At a simple level I do yoga, I exercise and I take cannabis for my cancer — it’s legal in some states and I’m fortunate to have a doctor who prescribes it. I consult a Babaaláwo, a Voudon priest similar to what you call a sangoma. I think the real answer to your question is that I don’t believe that Afropessimism is an emotional pessimism. I think that it has been mischaracterised as an emotional pessimism. It is a pessimism of the intellect, but an optimism of the will. Will being the Black movement on the ground: what we’re seeing in the States, in the streets, and what we’re seeing here. 

It is pessimistic about the emancipatory claims made by Marxism, pessimistic about the emancipatory claims made by non-Black feminism, pessimistic about the emancipatory claims postcolonialism makes, pessimistic about the emancipatory claims of indigenous thought. Afropessimism is not pessimistic about Black folks’ capacity to set it off.

 If we understand this, then we can see Afropessimism itself as a form of care. It gives us the power to pose the question that we were heretofore denied. And the power to pose the question  is the greatest power of all.It gives us explanatory power at the level of meta-critique. We can take down our interlocutors by turning their assumptive logic inside out. It’s not integrationist. It’s not Afrocentrist. But nor is Afropessimism a refuge for other people’s hopes and dreams. It gives us the power to struggle alongside people who are fighting for their sovereignty, while at the same time ridiculing the puniest of such demands.  We have no sovereign selves to be restored. That’s what makes us so fierce. 
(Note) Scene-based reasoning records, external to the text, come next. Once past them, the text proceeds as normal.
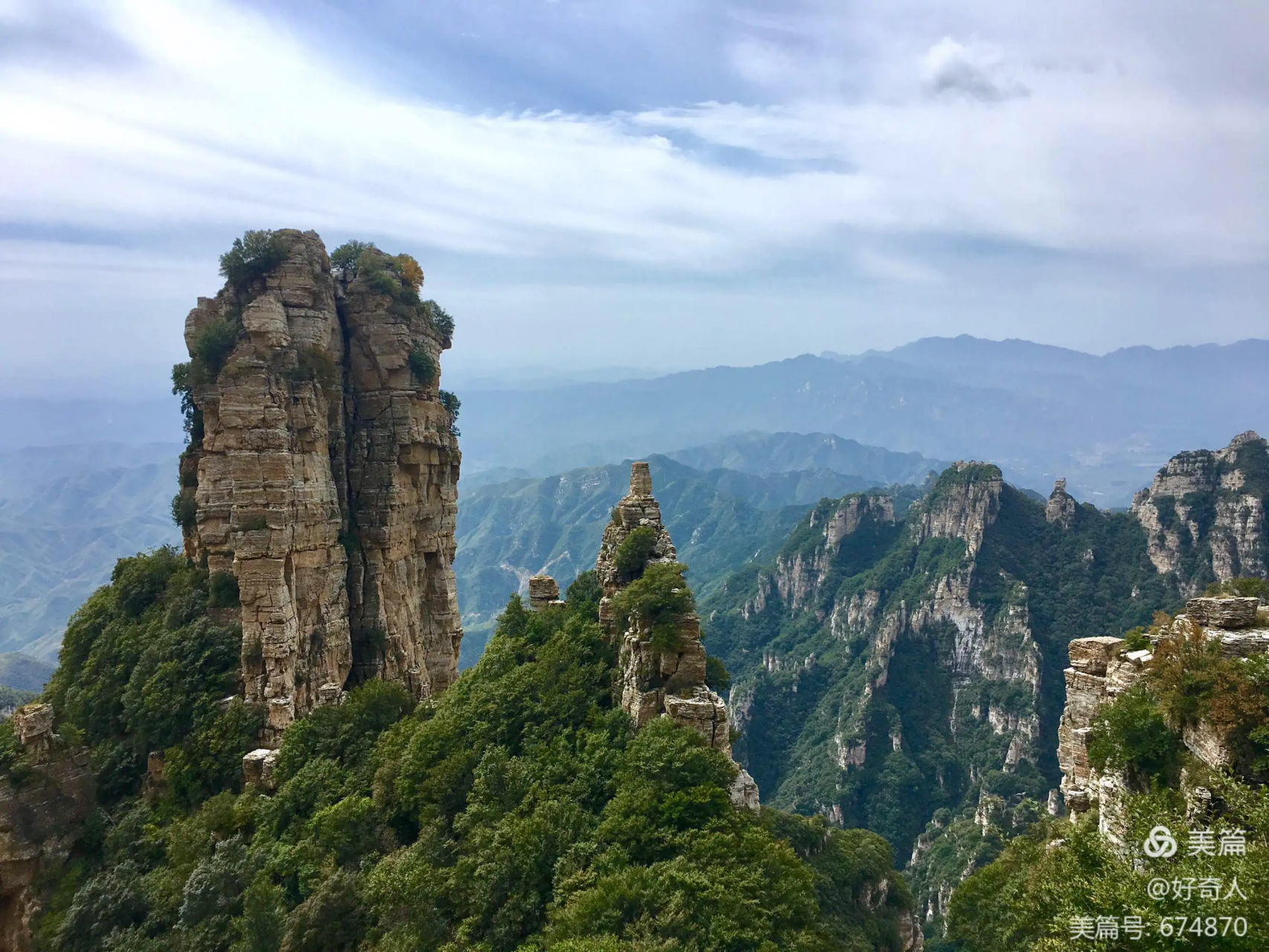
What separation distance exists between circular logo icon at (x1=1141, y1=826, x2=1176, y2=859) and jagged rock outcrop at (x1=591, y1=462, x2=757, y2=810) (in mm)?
7968

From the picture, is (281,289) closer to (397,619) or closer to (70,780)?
(397,619)

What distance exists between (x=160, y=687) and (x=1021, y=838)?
31354mm

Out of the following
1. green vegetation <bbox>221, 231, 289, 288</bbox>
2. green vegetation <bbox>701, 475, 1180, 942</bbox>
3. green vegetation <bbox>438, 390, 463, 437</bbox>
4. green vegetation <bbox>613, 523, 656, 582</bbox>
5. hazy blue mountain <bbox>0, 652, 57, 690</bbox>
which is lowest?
hazy blue mountain <bbox>0, 652, 57, 690</bbox>

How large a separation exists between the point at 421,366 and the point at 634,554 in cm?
1945

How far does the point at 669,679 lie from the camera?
65.5 feet

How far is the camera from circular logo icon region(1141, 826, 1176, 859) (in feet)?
37.4

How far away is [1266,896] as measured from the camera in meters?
9.57

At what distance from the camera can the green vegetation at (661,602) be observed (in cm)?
1983

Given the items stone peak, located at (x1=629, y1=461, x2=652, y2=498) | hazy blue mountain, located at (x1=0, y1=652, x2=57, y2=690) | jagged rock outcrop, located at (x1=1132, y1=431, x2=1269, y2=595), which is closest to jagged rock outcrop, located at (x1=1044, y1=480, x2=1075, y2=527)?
jagged rock outcrop, located at (x1=1132, y1=431, x2=1269, y2=595)

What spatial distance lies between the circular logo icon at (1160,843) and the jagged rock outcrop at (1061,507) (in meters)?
130

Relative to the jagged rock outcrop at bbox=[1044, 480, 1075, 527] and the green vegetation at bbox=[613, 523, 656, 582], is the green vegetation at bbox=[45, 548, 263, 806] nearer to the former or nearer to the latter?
the green vegetation at bbox=[613, 523, 656, 582]

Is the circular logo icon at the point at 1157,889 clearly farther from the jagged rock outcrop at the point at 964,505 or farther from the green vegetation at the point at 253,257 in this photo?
the jagged rock outcrop at the point at 964,505

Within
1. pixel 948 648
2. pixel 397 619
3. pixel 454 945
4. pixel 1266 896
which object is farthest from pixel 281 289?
pixel 948 648

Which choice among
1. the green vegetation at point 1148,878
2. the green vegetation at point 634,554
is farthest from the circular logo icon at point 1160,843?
the green vegetation at point 634,554
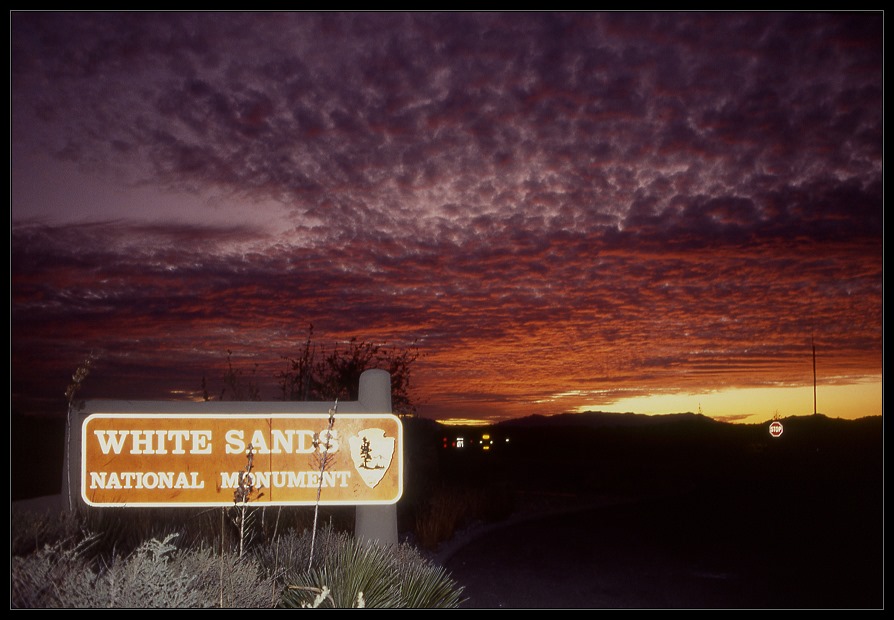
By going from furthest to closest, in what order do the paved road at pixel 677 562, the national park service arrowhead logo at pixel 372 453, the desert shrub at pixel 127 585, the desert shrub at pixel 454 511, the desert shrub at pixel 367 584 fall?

What it says to Black youth in South Africa and what it says to Black youth in North America, what it says to Black youth in South America, and in Europe — it says that nothing should shackle your imagination. You can feel joy when a police station burns. It frees our imagination to think a Black thought out loud; to be neither fearful nor ashamed of our pent up desire for the end of the world. 

We exist in a world that says, at every turn, we don’t exist. A world that tells us, to paraphrase Fanon, “Turn white or disappear”; a world that pits our unconscious against us. “What do you do with an unconscious that appears to hate you”? A world that says we must always atone for our presence — not our actions but our presence. 

Afropessimism makes no such moral judgments. You don’t have to feel guilty if you hate the United States, or Europe, just because you call it your home. Afropessimism gives you permission to wallow in the contradictions. Afropessimism listens to the symptoms of your rage; it listens to your imagination at those rare moments when it is not shackled to onerous tasks of making your desire make sense to non-Black people. It says free your rage, free your joy, free the joy in rage, and free the rage in joy, for you, Black people are the truth of the world.